The UML Activity diagram illustrating the usual workflow of using the proposed approach

As mentioned, the choice of the metric for e, e.g., MAE, is specified in the hyperparameters H. Moreover, hyperparameter tuning is an important part of the analytics modeling practices. Currently, this has to be done manually. In the future, we plan to support more Automated ML (AutoML) functionalities to offer automated hyperparameter tuning too (see Sect. 7).

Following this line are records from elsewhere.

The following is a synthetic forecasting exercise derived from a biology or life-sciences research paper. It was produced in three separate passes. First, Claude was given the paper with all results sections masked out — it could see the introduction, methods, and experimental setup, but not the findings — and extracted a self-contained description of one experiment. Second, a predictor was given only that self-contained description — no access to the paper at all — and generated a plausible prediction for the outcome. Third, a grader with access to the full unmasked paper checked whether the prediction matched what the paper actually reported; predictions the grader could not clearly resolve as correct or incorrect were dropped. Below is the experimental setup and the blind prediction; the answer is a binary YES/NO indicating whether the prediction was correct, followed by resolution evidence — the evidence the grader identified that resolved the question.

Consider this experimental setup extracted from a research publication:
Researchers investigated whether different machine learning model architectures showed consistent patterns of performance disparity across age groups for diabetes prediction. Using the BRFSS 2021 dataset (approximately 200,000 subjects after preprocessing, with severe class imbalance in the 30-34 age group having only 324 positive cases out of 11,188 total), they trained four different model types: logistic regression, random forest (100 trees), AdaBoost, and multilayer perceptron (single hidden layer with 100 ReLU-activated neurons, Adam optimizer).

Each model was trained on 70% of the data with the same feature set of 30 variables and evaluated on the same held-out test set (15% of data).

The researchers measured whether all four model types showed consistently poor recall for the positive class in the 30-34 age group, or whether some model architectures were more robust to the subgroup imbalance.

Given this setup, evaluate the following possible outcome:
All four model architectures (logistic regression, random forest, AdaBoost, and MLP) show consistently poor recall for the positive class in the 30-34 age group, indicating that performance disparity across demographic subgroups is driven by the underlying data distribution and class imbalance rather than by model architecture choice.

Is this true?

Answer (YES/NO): YES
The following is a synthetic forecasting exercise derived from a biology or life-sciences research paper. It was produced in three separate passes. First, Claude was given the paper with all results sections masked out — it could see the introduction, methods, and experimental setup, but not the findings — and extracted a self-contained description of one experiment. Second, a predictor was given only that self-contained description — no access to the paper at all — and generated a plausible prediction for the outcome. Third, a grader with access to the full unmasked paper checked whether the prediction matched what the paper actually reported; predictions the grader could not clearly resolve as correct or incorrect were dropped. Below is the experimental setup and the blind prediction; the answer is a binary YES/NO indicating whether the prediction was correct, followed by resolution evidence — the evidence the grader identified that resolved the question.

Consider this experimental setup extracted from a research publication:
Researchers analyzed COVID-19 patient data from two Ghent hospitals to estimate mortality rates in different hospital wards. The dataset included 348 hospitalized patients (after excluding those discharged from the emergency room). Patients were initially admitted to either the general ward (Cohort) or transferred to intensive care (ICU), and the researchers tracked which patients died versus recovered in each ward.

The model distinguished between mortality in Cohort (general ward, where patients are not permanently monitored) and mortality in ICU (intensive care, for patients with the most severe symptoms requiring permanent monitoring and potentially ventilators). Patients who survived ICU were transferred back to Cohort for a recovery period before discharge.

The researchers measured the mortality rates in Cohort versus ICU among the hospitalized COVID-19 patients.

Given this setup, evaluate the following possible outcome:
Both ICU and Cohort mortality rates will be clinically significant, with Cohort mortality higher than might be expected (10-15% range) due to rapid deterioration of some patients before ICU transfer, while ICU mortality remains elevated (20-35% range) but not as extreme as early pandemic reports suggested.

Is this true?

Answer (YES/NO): NO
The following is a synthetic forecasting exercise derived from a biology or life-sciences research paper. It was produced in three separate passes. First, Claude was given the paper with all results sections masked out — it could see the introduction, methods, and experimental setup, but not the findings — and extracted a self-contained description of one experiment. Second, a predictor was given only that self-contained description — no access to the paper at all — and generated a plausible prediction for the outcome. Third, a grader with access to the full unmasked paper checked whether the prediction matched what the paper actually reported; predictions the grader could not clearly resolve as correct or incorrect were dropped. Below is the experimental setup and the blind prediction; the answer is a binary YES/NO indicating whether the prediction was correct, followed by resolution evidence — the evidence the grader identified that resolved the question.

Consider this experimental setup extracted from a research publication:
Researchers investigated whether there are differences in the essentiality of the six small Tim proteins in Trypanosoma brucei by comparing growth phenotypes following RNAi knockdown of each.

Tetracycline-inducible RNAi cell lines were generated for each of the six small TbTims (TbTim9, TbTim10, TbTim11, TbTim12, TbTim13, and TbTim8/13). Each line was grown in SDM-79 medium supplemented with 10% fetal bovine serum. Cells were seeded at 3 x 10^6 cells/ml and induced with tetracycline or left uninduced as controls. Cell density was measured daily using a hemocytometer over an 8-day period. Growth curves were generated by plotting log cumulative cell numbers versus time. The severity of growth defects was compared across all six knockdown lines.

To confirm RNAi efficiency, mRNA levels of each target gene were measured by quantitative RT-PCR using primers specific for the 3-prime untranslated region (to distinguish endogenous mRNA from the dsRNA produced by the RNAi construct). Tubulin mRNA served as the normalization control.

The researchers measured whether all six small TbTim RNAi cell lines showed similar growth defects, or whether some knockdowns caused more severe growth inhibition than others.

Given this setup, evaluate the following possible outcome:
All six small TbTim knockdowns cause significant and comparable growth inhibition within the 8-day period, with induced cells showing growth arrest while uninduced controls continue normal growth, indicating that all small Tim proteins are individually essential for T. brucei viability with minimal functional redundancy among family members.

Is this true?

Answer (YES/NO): NO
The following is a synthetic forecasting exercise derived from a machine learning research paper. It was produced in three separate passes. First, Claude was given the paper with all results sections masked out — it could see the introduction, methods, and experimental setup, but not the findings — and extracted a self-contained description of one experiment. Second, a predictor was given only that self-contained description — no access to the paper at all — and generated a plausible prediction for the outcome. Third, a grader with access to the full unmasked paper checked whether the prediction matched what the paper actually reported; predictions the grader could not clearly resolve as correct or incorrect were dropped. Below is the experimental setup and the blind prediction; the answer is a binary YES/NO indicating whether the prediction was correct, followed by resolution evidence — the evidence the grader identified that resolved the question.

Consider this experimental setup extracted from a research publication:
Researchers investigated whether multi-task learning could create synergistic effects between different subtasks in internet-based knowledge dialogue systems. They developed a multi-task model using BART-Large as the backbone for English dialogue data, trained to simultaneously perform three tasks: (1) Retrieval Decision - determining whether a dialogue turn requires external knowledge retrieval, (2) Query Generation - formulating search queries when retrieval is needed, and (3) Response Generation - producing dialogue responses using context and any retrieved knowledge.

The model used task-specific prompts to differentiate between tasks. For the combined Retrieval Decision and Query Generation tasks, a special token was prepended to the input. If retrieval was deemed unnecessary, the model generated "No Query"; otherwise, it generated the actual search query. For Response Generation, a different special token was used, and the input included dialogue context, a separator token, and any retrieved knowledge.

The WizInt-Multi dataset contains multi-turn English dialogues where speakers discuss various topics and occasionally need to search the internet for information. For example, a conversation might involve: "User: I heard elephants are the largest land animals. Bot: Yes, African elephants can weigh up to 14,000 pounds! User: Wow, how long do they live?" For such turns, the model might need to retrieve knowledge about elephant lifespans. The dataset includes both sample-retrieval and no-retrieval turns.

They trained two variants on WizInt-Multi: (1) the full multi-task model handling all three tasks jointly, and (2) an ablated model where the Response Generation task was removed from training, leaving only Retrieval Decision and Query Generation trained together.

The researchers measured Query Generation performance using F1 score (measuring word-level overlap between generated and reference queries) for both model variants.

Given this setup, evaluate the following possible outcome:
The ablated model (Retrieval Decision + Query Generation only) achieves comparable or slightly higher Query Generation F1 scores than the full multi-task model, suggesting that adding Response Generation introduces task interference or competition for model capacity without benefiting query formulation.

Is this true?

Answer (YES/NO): NO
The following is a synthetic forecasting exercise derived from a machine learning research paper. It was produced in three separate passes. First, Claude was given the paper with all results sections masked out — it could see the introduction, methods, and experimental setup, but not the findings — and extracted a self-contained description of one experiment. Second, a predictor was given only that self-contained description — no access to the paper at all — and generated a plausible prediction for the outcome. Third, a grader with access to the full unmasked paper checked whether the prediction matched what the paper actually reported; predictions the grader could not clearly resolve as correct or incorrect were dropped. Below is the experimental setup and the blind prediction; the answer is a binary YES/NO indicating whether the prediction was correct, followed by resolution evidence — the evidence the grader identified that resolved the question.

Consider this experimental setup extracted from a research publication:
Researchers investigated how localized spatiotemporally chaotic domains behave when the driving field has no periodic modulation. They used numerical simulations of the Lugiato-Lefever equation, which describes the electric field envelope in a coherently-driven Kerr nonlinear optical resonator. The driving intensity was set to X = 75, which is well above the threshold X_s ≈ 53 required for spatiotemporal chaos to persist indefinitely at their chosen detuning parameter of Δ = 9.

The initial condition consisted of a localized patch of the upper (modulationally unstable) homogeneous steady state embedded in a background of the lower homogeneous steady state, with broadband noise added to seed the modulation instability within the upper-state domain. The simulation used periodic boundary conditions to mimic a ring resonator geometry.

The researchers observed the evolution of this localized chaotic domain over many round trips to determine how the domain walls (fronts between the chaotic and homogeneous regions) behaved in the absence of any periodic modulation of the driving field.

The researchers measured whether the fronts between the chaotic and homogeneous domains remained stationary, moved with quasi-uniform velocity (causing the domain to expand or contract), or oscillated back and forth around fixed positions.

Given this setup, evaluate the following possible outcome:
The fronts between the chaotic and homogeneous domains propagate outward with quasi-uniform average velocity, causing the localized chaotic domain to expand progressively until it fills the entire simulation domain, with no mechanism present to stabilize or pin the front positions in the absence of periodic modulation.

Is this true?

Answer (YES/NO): YES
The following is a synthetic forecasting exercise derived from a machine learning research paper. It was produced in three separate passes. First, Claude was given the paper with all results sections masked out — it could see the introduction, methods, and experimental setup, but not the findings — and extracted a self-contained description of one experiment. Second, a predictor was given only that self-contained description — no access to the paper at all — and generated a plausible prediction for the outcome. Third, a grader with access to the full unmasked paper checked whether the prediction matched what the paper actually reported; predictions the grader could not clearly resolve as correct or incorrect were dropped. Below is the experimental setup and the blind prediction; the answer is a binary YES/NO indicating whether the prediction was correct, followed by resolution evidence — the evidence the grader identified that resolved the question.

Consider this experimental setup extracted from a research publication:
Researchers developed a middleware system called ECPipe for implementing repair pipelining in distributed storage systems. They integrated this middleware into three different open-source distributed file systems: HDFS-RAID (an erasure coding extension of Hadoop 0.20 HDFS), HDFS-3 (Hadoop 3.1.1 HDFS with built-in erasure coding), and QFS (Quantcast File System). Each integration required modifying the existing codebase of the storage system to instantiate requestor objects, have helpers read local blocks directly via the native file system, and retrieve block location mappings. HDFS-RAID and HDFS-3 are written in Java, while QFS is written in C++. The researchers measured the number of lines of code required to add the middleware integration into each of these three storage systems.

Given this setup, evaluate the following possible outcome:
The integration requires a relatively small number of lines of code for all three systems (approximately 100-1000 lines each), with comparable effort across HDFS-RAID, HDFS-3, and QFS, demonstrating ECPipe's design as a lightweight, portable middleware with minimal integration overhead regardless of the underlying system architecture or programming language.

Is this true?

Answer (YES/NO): YES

If the data instances are labeled, the task is a supervised ML task, thus the prediction implies finding the correct class label for a new, previously unobserved data instance. However, if the data instances do not possess class labels, it is called an unsupervised ML task. For instance, in the case of clustering, which is an example for unsupervised learning, prediction refers to finding the right cluster for each new data instance. In many applications, only some instances may already have class labels and some or many of them may not have one. This latter case is called semi-supervised learning. Further, a supervised ML task with numerical class labels is called regression, whereas a supervised ML task with categorical class labels is known as classification.

4.3 Software models (in domain-specific MDSE for the IoT)

We define a software model, or more precisely a software architecture model instance, called SM as shown in Equation 4, where \({\varPsi }\) is the set of structural elements, and B is the set of behavioral elements.

$$\begin{aligned} SM = ({\varPsi }, B) \end{aligned}$$

However, since we are interested in domain-specific MDSE with automated full code generation, we augment the said software model formulation with a set of annotations, A and a set of configurations, C, thus as defined in Equation 5.

$$\begin{aligned} SM = (A, {\varPsi }, B, C) \end{aligned}$$

Annotations The Annotations (A) often help attach additional semantics to model instances. For example, one may specify which of the available library (API) choices for a certain task, such as ML methods, or the communication protocols shall be used for code generation. This means, if, for example, both Scikit-Learn and Keras offer a certain ML model/algorithm, which is desired, e.g., the MLP-ANN, one may choose through an annotation whether the APIs of Scikit-Learn or the APIs of Keras must be generated by the model-to-code transformation that generates Python code.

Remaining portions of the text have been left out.